> [WORK ORDER]: Since the records include pictures, leave those out while you reproduce exactly and only the lines from the one containing "Laetitia Casta radieuse" through the one containing "A Ribeira vista", inclusive.

> [RECORD SET]:
[Start of section]
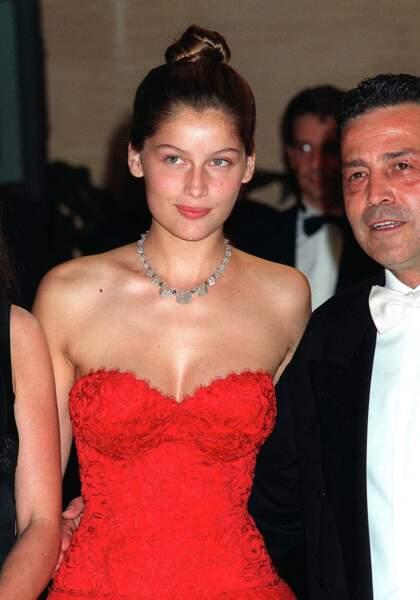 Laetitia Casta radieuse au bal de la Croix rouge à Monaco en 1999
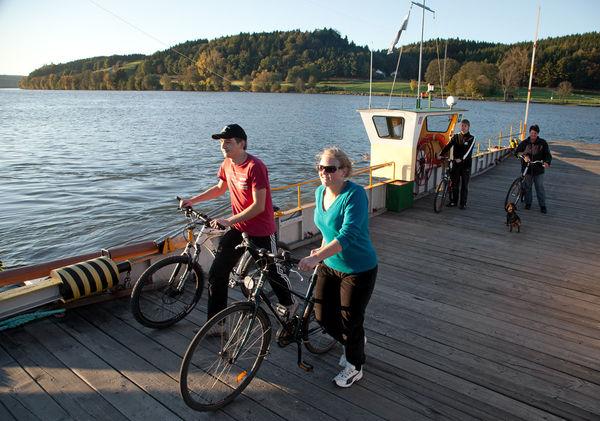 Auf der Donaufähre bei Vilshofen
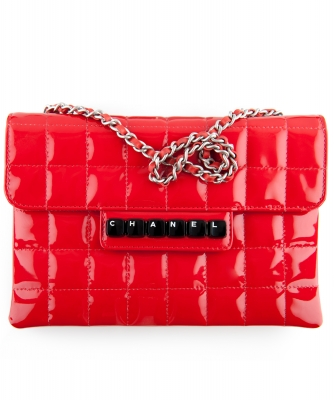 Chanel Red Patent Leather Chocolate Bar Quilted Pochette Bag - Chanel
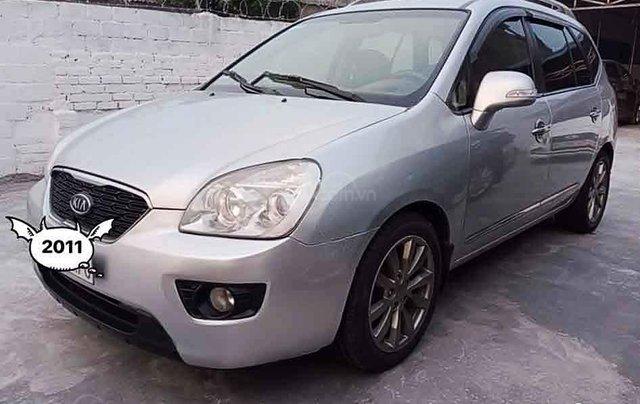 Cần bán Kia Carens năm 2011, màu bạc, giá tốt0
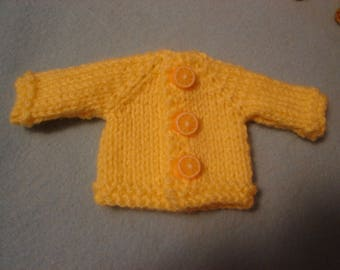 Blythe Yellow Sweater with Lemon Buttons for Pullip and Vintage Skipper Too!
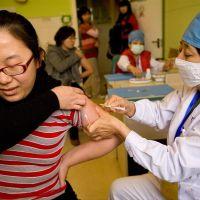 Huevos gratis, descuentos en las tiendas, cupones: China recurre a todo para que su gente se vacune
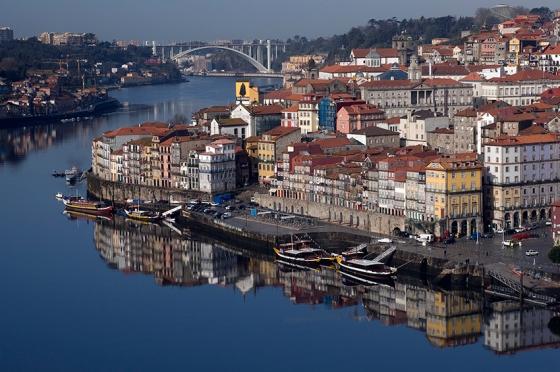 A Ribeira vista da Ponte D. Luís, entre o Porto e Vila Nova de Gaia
[End of section]
[Start of section]
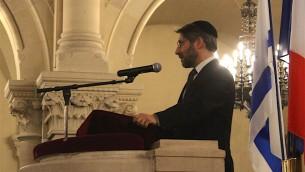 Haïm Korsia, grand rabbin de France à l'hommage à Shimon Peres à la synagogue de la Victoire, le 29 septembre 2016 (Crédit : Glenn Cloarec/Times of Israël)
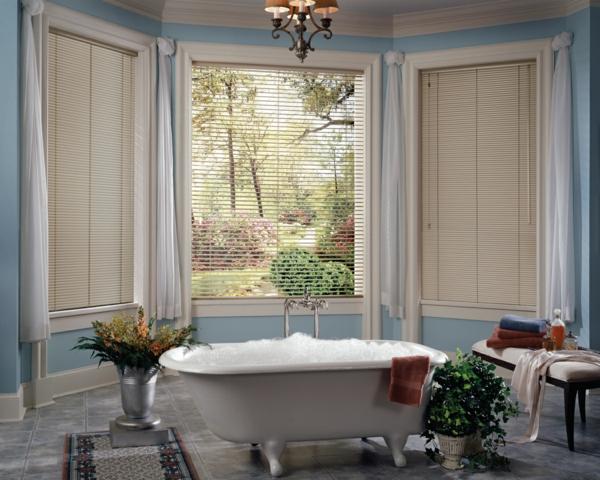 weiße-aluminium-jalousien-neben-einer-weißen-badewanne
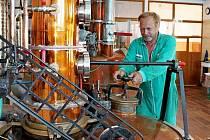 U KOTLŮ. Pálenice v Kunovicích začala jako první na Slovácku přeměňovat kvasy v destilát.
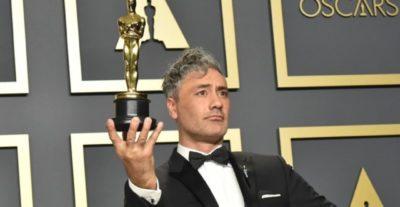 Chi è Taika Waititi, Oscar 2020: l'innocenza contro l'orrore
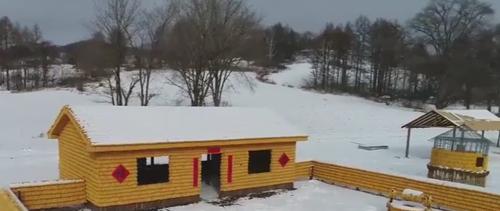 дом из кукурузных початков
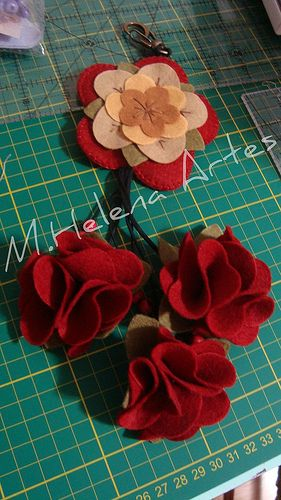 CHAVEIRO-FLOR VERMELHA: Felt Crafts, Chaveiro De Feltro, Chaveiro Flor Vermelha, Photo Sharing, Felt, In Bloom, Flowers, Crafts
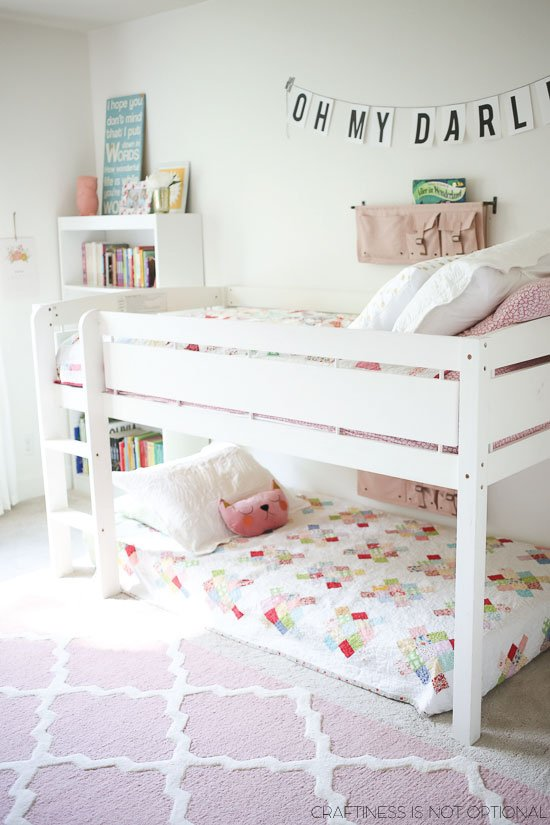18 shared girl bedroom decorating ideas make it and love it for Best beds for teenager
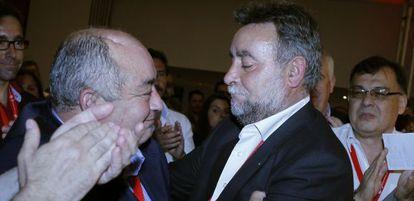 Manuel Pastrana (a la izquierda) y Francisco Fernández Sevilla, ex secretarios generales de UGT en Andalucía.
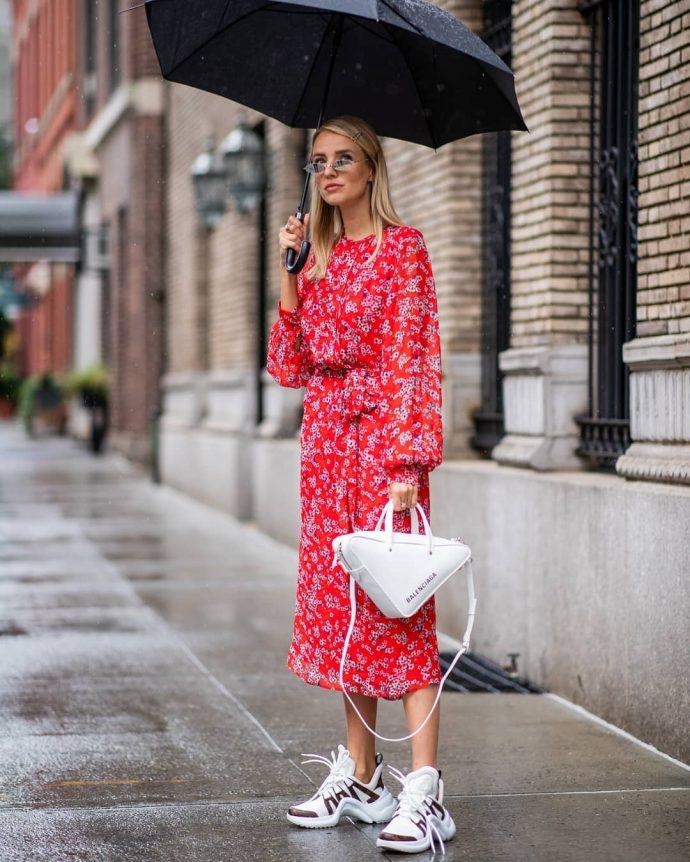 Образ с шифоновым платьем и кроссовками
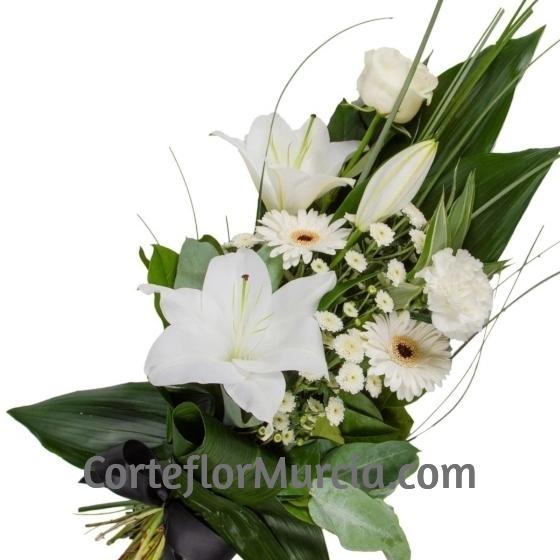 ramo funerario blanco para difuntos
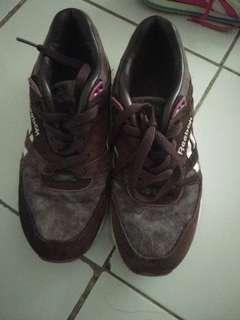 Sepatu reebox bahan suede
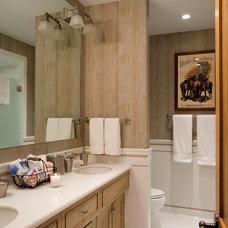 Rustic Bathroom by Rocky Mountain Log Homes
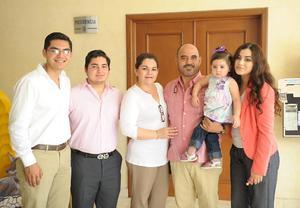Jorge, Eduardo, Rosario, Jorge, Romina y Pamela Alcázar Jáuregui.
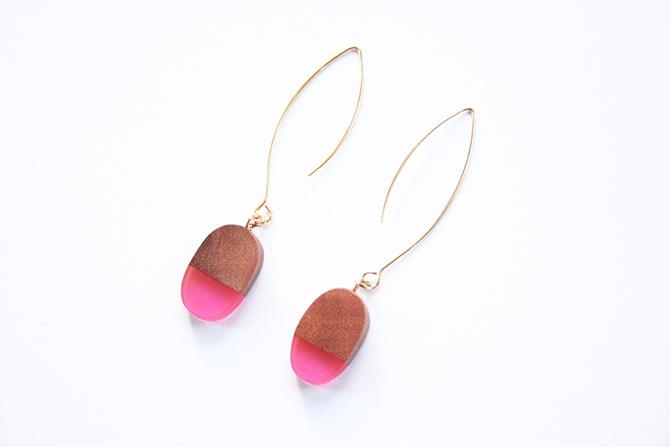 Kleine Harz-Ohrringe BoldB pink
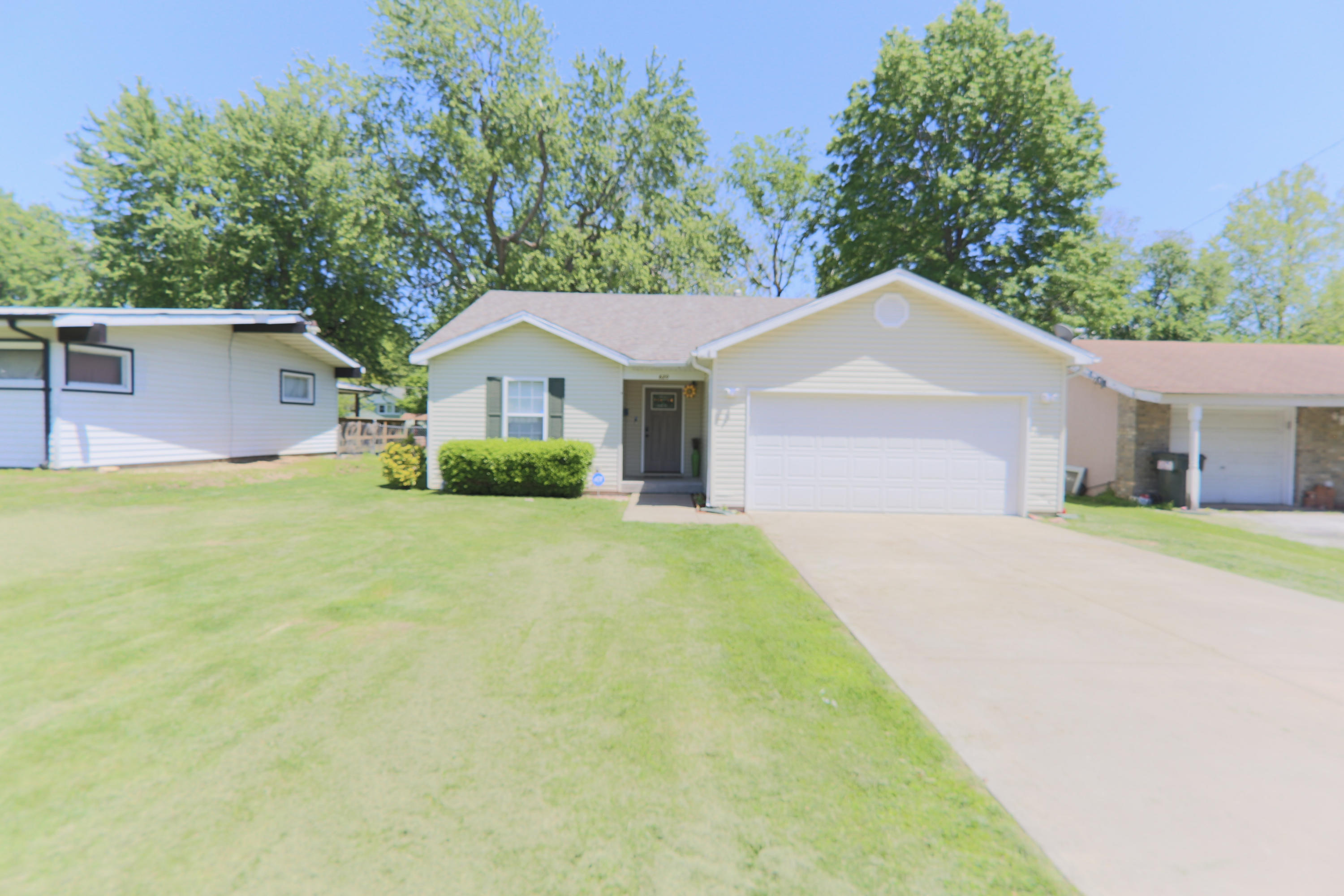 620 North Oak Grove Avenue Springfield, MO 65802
[End of section]
> [WRITTEN RESPONSE]:
 Laetitia Casta radieuse au bal de la Croix rouge à Monaco en 1999
 Auf der Donaufähre bei Vilshofen
 Chanel Red Patent Leather Chocolate Bar Quilted Pochette Bag - Chanel
 Cần bán Kia Carens năm 2011, màu bạc, giá tốt0
 Blythe Yellow Sweater with Lemon Buttons for Pullip and Vintage Skipper Too!
 Huevos gratis, descuentos en las tiendas, cupones: China recurre a todo para que su gente se vacune
 A Ribeira vista da Ponte D. Luís, entre o Porto e Vila Nova de Gaia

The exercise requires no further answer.